Das beschwört auch Eva Almstädt (42) in ihren Pia-Korittki-Fällen. Es geht um dunkle Familiengeheimnisse und eine rätselhafte Mordserie. Dazu gibt es viel Lokalkolorit: "Die Engelsgrube war eine abschüssige Straße, die sich vom Koberg hinunter bis zur Drehbrücke zog. Pia stand neben dem Gebäude der Schiffergesellschaft und blickte skeptisch hinunter in Richtung Hafen("Engelsgrube")."

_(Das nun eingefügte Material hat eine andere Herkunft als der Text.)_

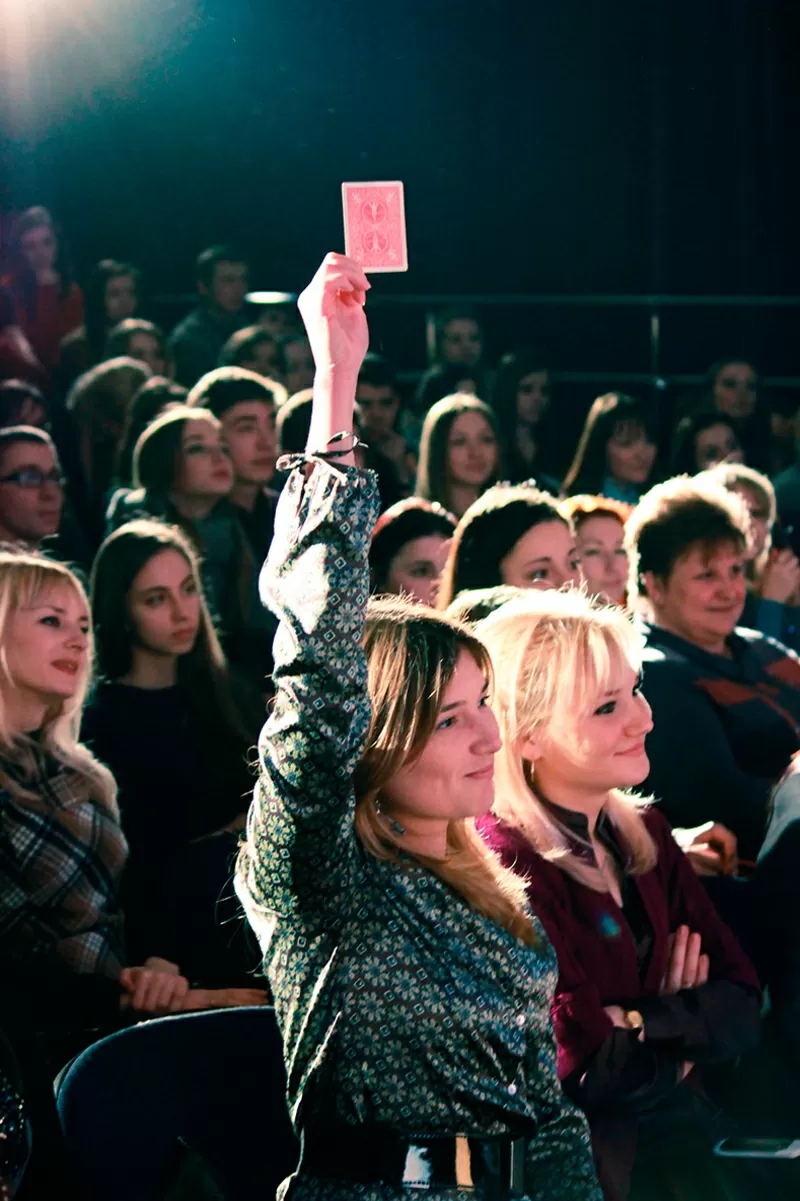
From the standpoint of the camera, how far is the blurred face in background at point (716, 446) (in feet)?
17.9

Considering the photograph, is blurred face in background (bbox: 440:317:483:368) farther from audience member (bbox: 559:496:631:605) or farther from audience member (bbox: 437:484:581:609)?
audience member (bbox: 437:484:581:609)

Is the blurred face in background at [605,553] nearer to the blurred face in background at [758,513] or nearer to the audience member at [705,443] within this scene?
the blurred face in background at [758,513]

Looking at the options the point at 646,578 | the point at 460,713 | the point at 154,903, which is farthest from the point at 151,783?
the point at 460,713

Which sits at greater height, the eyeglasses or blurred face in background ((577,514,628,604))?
the eyeglasses

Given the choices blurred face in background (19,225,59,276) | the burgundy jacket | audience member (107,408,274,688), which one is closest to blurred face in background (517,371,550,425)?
blurred face in background (19,225,59,276)

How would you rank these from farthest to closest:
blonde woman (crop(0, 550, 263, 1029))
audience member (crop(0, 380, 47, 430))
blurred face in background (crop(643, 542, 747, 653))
Result: audience member (crop(0, 380, 47, 430)) < blurred face in background (crop(643, 542, 747, 653)) < blonde woman (crop(0, 550, 263, 1029))

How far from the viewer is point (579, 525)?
3852mm

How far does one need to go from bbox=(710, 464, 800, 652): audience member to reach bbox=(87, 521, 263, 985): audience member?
1568 mm

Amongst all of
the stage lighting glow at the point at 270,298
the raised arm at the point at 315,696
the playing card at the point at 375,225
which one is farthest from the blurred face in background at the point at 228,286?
the raised arm at the point at 315,696

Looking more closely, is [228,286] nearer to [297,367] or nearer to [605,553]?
[297,367]

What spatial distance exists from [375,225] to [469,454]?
2.81m

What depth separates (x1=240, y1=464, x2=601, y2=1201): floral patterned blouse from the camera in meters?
1.40

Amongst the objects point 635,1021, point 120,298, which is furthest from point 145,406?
point 635,1021

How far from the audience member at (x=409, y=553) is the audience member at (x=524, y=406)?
2.36 metres
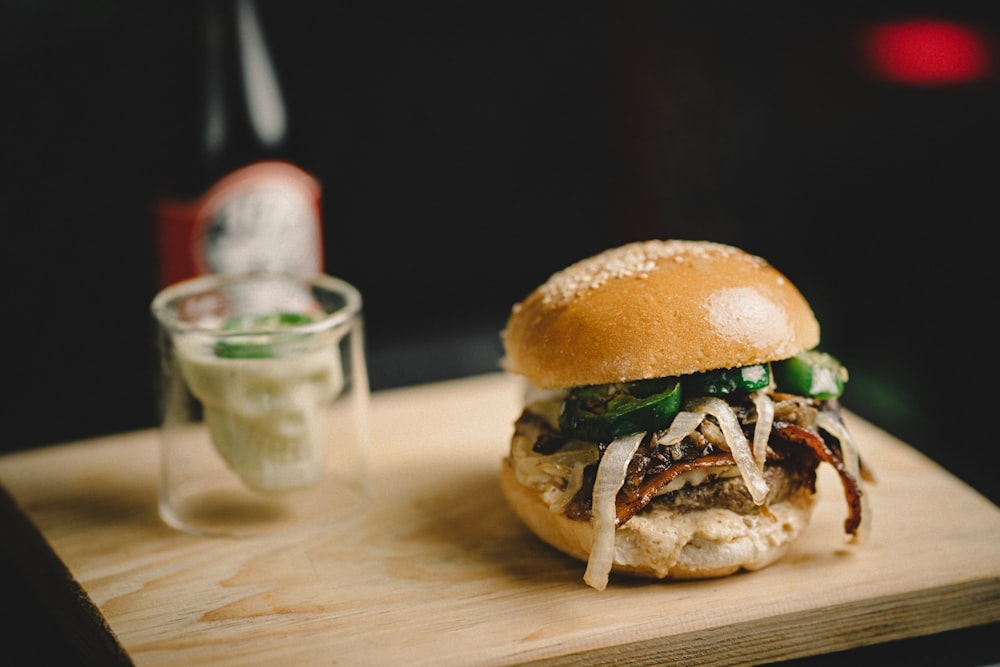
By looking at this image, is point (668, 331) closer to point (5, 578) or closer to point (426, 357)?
point (5, 578)

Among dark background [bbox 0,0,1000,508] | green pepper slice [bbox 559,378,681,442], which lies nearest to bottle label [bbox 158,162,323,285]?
dark background [bbox 0,0,1000,508]

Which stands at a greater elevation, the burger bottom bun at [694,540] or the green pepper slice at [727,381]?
the green pepper slice at [727,381]

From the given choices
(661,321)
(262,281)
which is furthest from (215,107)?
(661,321)

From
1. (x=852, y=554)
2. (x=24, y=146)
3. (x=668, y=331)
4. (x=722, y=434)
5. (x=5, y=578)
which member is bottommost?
(x=5, y=578)

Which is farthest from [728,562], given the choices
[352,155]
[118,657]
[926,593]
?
[352,155]

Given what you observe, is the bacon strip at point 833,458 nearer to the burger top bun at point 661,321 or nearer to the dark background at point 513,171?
the burger top bun at point 661,321

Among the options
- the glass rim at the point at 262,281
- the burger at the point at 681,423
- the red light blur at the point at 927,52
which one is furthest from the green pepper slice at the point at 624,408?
the red light blur at the point at 927,52
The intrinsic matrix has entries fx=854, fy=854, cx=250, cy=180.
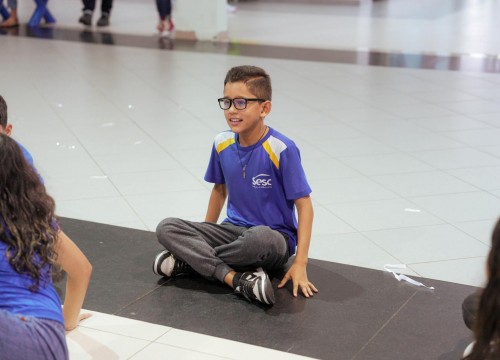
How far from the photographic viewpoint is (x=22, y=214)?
1.88 metres

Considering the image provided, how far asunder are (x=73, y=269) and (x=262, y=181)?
3.16 feet

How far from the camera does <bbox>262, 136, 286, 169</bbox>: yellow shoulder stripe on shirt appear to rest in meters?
2.98

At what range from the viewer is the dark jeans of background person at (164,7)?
919 centimetres

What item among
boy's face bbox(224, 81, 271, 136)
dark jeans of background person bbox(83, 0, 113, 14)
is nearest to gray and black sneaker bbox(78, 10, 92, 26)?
dark jeans of background person bbox(83, 0, 113, 14)

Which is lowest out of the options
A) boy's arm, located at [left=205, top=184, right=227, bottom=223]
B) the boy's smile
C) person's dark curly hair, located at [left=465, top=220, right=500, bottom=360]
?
boy's arm, located at [left=205, top=184, right=227, bottom=223]

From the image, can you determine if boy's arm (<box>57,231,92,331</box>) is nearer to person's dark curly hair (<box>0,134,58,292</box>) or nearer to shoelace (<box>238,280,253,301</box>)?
person's dark curly hair (<box>0,134,58,292</box>)

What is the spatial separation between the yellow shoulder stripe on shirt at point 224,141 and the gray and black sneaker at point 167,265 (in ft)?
1.37

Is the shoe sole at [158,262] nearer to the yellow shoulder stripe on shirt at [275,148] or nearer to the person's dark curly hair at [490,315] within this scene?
the yellow shoulder stripe on shirt at [275,148]

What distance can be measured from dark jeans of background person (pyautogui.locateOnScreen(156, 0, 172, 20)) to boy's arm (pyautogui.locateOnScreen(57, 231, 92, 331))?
281 inches

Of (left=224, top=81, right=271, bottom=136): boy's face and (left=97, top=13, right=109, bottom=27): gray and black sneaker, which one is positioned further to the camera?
(left=97, top=13, right=109, bottom=27): gray and black sneaker

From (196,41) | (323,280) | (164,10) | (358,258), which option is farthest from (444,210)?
(164,10)

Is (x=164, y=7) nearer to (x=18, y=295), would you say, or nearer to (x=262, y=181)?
(x=262, y=181)

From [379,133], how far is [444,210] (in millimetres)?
1433

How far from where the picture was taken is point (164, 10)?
940 centimetres
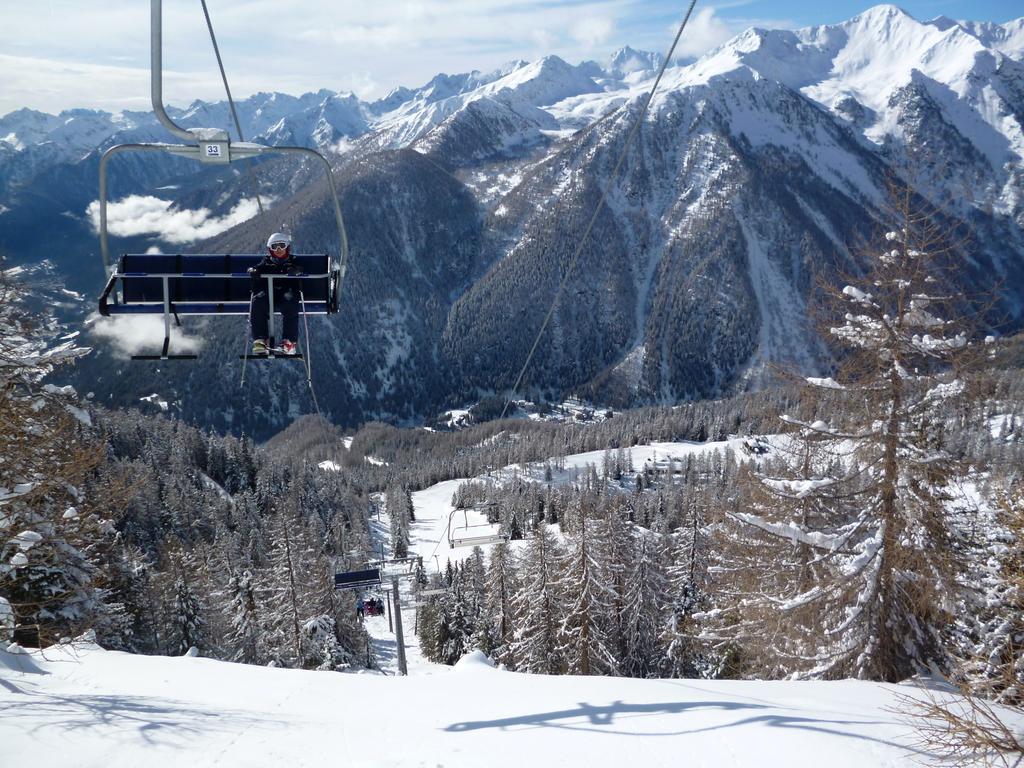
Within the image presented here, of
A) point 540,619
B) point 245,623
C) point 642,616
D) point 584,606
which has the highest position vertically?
point 584,606

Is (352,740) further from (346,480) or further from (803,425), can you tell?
(346,480)

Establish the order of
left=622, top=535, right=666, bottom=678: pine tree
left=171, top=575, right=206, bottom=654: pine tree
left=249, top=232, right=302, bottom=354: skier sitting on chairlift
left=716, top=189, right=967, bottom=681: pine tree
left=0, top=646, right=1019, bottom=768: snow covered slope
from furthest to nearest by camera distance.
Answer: left=622, top=535, right=666, bottom=678: pine tree < left=171, top=575, right=206, bottom=654: pine tree < left=249, top=232, right=302, bottom=354: skier sitting on chairlift < left=716, top=189, right=967, bottom=681: pine tree < left=0, top=646, right=1019, bottom=768: snow covered slope

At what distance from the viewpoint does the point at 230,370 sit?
185750 millimetres

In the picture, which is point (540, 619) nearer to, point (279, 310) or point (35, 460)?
point (279, 310)

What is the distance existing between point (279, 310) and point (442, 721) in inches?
254

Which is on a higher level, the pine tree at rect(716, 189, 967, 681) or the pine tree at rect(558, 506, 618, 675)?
the pine tree at rect(716, 189, 967, 681)

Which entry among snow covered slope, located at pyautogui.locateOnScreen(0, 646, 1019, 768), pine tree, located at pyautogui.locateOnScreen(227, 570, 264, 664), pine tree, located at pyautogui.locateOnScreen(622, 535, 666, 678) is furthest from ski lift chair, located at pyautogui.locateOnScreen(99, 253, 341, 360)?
pine tree, located at pyautogui.locateOnScreen(227, 570, 264, 664)

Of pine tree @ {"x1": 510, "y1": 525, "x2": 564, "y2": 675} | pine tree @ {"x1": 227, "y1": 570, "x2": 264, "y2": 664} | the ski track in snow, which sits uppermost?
the ski track in snow

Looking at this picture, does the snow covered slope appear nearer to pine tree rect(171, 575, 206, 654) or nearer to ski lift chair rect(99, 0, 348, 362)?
ski lift chair rect(99, 0, 348, 362)

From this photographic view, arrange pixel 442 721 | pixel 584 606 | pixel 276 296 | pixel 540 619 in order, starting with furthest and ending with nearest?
pixel 540 619 < pixel 584 606 < pixel 276 296 < pixel 442 721

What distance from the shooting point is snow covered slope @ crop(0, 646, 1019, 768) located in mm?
6348

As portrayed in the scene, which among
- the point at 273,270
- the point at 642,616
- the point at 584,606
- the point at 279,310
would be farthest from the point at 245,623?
the point at 273,270

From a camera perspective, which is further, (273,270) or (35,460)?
(35,460)

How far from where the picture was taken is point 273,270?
991cm
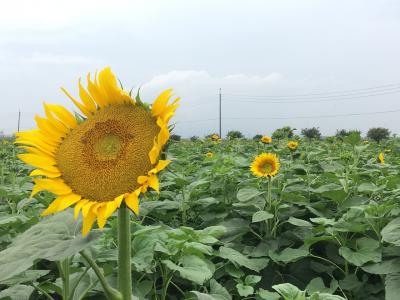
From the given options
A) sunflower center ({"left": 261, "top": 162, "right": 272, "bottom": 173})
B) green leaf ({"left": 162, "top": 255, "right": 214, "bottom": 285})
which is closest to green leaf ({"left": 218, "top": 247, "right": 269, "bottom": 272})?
green leaf ({"left": 162, "top": 255, "right": 214, "bottom": 285})

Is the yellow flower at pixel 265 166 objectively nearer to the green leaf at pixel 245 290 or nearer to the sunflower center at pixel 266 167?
the sunflower center at pixel 266 167

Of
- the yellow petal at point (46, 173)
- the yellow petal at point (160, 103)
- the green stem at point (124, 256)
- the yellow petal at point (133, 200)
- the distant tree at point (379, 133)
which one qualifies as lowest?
the distant tree at point (379, 133)

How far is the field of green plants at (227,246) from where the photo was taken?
4.65 ft

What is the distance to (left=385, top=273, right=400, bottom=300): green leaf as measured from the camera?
2129mm

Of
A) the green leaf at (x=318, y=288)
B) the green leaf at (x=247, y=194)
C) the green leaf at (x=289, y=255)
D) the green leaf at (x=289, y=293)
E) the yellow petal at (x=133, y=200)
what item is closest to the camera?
the yellow petal at (x=133, y=200)

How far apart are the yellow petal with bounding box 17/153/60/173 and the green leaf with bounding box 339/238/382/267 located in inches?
70.5

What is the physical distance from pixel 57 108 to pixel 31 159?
7.0 inches

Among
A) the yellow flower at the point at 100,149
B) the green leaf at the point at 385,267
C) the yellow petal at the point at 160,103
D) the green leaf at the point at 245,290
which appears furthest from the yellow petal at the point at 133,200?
the green leaf at the point at 385,267

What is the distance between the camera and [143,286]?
2088 millimetres

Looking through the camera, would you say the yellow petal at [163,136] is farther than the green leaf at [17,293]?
No

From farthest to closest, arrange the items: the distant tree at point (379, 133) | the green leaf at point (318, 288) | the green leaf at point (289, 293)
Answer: the distant tree at point (379, 133) < the green leaf at point (318, 288) < the green leaf at point (289, 293)

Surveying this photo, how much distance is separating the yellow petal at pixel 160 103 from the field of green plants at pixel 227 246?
0.33 feet

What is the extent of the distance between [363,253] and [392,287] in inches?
15.1

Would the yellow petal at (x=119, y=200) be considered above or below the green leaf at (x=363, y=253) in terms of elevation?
above
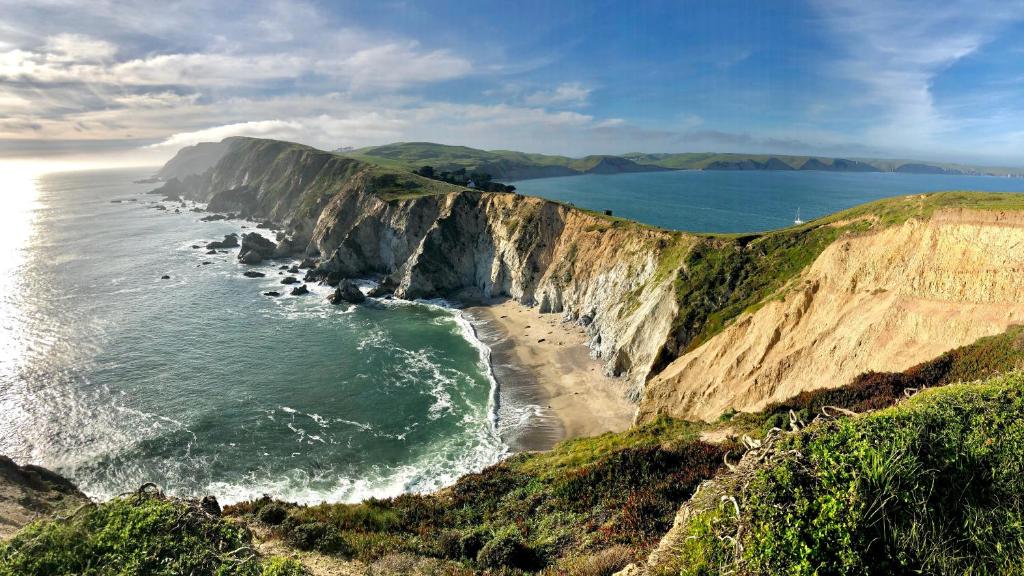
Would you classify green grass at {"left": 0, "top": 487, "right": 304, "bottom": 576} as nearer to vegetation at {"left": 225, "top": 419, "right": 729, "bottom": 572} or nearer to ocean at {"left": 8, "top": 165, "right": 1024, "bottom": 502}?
vegetation at {"left": 225, "top": 419, "right": 729, "bottom": 572}

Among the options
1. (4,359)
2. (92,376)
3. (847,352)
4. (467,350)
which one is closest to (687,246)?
(847,352)

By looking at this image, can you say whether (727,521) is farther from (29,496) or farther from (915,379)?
(29,496)

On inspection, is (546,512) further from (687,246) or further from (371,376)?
(687,246)

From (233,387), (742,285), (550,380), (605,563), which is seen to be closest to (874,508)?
(605,563)

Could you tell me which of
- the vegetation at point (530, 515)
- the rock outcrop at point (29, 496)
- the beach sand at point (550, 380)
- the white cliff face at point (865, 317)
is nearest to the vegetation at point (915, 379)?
the white cliff face at point (865, 317)

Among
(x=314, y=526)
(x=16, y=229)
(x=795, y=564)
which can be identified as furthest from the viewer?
(x=16, y=229)

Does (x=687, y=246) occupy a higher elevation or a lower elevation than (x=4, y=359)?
higher

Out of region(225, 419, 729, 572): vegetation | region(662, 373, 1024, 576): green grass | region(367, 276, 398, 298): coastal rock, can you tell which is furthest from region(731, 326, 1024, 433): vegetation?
region(367, 276, 398, 298): coastal rock
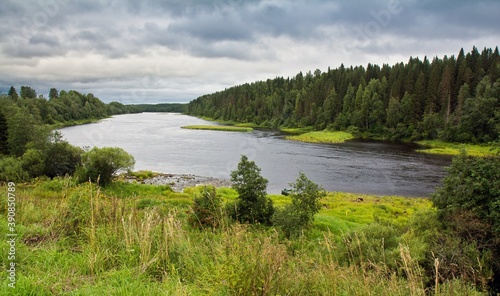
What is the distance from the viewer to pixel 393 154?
229ft

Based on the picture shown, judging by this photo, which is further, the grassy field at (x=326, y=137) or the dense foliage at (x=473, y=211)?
the grassy field at (x=326, y=137)

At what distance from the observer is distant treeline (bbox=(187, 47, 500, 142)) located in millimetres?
79812

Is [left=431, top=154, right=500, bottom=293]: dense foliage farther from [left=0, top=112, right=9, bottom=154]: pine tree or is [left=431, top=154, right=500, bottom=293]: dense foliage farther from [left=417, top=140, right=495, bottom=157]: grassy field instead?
[left=0, top=112, right=9, bottom=154]: pine tree

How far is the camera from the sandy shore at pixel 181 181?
46562 mm

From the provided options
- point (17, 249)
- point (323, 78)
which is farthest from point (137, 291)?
point (323, 78)

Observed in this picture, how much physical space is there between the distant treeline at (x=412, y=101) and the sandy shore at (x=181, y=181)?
54.5 meters

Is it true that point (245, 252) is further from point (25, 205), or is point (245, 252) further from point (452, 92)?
point (452, 92)

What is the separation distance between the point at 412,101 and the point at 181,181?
78031mm

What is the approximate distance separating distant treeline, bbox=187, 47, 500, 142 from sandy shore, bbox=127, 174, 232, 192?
54.5m

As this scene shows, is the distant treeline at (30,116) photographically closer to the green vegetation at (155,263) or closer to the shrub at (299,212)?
the shrub at (299,212)

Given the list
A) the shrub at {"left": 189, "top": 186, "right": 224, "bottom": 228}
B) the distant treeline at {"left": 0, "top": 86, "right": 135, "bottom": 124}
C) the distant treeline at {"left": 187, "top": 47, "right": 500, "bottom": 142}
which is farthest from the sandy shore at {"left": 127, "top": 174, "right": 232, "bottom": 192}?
the distant treeline at {"left": 0, "top": 86, "right": 135, "bottom": 124}

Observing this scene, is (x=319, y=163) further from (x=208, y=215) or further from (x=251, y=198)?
(x=208, y=215)

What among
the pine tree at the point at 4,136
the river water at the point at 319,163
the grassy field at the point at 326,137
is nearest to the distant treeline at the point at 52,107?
the pine tree at the point at 4,136

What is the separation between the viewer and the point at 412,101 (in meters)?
98.2
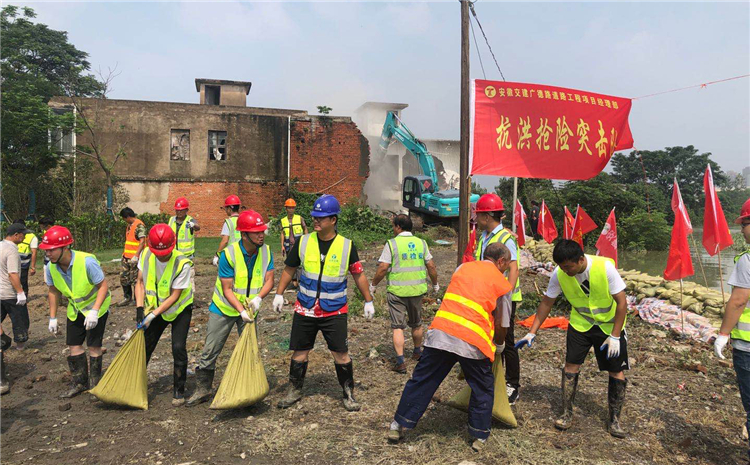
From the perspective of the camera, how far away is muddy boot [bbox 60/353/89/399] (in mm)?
4586

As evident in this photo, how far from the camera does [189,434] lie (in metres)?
3.86

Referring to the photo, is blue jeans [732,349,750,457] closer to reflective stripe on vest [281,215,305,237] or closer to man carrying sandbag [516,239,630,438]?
man carrying sandbag [516,239,630,438]

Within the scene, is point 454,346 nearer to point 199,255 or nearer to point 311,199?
point 199,255

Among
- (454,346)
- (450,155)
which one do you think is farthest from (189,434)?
(450,155)

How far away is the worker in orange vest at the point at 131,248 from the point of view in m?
7.52

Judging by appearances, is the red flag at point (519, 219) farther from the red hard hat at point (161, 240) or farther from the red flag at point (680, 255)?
the red hard hat at point (161, 240)

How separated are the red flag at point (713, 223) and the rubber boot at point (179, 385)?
5915mm

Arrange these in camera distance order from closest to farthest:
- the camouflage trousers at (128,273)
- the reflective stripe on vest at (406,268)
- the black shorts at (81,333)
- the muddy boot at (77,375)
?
1. the black shorts at (81,333)
2. the muddy boot at (77,375)
3. the reflective stripe on vest at (406,268)
4. the camouflage trousers at (128,273)

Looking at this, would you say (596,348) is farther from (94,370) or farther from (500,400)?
(94,370)

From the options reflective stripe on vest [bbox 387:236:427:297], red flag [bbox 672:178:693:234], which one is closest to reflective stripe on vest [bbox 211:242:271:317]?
reflective stripe on vest [bbox 387:236:427:297]

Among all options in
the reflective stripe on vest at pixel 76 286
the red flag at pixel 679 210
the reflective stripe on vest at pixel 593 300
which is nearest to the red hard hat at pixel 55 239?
the reflective stripe on vest at pixel 76 286

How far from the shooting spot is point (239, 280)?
172 inches

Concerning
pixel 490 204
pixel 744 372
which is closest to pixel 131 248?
pixel 490 204

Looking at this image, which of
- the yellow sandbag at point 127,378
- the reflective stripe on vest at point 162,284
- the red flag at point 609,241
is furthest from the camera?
the red flag at point 609,241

Vier Krimis um die Polizeikommissarin, die gern mal eine Bloody Mary trinkt, hat die Autorin aus dem schleswig-holsteinischen Hammoor inzwischen veröffentlicht. Die Auflage liegt nach Angaben des Bastei-Lübbe-Verlags bei 80 000 Exemplaren. Die nächsten beiden Bände sind in Arbeit.
"Es sind gut geschriebene Krimis mit einer interessanten Hauptfigur, die zudem eine große Authenzität haben", erklärt ihre Lektorin Karin Schmidt den Erfolg von Pia Korittki. Die Kommissarin ist ähnlich wie der ermittelnde Patrizier Rungholt oder die furchtlose Hebamme Trine Deichmann auch ein Marketingfaktor für die Hansestadt Lübeck.